____ SOURCE RECORDS
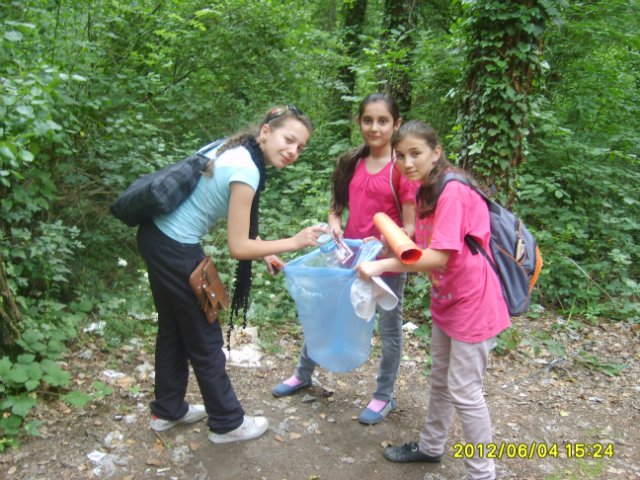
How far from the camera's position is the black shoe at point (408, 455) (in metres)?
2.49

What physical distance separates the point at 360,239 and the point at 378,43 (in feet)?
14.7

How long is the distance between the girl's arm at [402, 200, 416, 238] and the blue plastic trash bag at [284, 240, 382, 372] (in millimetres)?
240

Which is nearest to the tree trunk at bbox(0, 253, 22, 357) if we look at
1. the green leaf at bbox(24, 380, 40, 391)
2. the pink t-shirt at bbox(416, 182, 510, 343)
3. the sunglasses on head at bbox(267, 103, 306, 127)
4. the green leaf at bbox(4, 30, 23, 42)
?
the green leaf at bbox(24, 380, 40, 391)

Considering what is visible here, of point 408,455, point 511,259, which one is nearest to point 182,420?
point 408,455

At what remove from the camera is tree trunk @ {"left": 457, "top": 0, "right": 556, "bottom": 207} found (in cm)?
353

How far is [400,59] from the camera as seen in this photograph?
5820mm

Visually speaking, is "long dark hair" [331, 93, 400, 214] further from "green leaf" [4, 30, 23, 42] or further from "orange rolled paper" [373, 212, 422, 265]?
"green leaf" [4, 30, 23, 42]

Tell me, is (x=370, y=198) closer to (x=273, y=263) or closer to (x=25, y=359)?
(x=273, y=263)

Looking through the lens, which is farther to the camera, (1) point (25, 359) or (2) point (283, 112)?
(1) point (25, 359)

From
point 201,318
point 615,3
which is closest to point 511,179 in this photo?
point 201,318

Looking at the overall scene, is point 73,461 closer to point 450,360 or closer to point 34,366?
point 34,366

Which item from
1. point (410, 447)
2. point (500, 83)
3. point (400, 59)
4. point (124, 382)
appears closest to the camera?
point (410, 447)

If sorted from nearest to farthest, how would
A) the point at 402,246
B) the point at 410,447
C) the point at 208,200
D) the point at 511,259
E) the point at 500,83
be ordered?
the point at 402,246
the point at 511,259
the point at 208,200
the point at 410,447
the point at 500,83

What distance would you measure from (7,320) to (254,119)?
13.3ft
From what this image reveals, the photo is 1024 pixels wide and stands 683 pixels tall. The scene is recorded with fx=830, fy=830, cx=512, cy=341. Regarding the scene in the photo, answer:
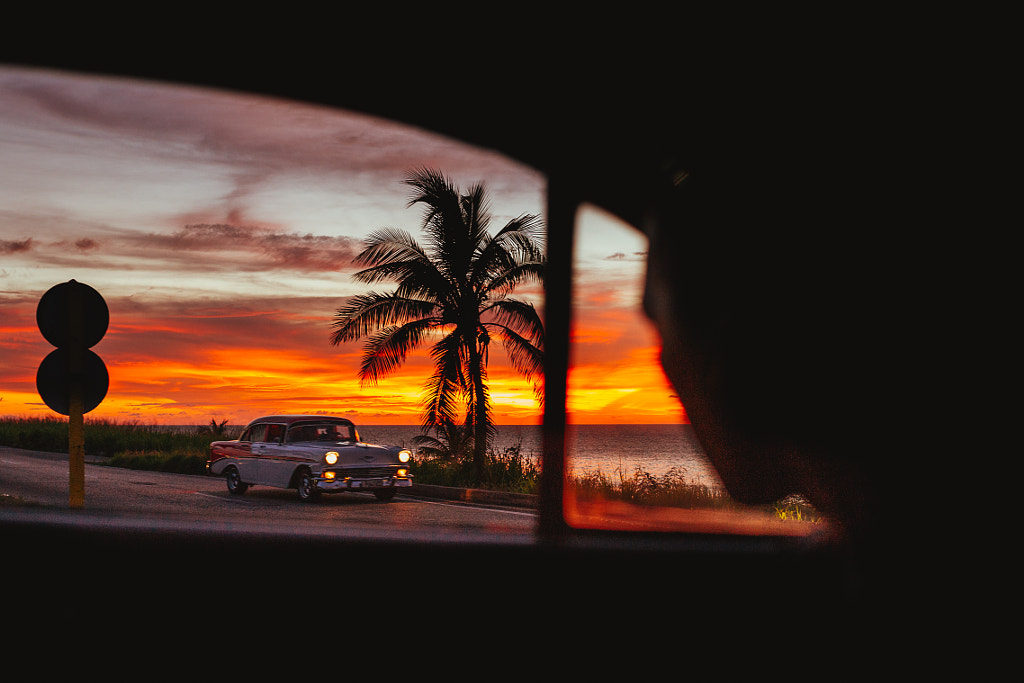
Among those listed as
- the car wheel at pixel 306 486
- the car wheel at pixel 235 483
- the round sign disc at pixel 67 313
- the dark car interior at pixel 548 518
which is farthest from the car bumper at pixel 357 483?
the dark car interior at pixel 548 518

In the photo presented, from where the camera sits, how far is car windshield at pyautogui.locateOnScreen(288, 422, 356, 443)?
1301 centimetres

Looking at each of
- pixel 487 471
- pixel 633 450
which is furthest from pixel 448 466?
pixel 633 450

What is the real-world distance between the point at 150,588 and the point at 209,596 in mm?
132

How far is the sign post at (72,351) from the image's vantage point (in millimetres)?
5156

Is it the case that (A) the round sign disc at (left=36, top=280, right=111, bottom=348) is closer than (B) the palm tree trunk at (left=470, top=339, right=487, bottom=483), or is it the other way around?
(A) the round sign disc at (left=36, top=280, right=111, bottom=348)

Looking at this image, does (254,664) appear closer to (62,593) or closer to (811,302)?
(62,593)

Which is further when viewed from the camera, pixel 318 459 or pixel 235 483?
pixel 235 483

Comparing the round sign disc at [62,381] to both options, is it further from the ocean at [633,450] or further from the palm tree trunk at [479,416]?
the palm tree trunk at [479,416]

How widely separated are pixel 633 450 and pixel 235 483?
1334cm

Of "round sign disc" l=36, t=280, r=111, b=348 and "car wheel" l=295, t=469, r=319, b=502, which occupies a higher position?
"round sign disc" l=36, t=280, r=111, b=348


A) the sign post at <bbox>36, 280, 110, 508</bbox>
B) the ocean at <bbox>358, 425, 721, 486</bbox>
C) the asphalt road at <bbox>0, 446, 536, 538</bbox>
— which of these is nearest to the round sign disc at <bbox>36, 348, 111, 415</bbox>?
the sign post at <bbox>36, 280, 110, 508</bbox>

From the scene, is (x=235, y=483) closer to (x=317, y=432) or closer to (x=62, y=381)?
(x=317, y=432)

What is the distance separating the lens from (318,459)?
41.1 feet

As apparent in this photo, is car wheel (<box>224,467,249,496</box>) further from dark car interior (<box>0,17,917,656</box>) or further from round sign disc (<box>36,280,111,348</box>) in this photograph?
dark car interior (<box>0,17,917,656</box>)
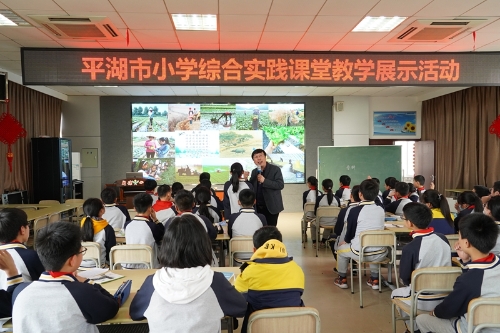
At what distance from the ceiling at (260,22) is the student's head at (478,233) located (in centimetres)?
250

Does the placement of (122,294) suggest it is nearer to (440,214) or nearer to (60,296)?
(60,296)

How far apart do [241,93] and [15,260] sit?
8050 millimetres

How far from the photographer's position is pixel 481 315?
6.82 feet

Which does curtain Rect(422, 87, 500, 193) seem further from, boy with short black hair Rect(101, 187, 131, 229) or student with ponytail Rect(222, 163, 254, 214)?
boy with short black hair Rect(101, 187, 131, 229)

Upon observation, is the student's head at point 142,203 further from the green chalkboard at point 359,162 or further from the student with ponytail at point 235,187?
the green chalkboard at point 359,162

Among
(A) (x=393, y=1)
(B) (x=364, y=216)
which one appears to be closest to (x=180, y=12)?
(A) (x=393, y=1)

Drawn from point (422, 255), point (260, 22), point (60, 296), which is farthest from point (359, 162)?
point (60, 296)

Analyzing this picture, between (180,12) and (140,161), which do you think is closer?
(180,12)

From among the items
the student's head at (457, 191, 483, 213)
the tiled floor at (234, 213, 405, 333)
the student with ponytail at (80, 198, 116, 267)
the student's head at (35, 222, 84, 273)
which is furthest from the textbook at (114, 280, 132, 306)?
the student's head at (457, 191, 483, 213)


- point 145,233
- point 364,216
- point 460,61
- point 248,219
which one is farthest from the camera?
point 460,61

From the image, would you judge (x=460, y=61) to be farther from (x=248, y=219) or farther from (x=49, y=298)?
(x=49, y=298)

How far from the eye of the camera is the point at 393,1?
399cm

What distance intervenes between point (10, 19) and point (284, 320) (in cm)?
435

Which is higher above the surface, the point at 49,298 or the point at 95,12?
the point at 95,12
________
**PROBLEM DESCRIPTION**. Give back exactly the lines from the line containing "From among the items" to the end of the entries, and no other lines.

**WRITTEN SOLUTION**.
From among the items
the student's head at (457, 191, 483, 213)
the tiled floor at (234, 213, 405, 333)
the student with ponytail at (80, 198, 116, 267)
the student's head at (35, 222, 84, 273)
which is furthest from the textbook at (114, 280, 132, 306)?
the student's head at (457, 191, 483, 213)


- point 145,233
- point 364,216
- point 460,61
- point 248,219
which one is farthest from the camera?
point 460,61

From the image, would you judge (x=460, y=61) to be farther from (x=248, y=219) or farther from (x=49, y=298)?
(x=49, y=298)

How far from the eye of the camera is the point at 393,1?
399cm

What distance intervenes between point (10, 19) and point (284, 320) (in cm)?
435

Which is higher above the surface, the point at 49,298 or the point at 95,12?
the point at 95,12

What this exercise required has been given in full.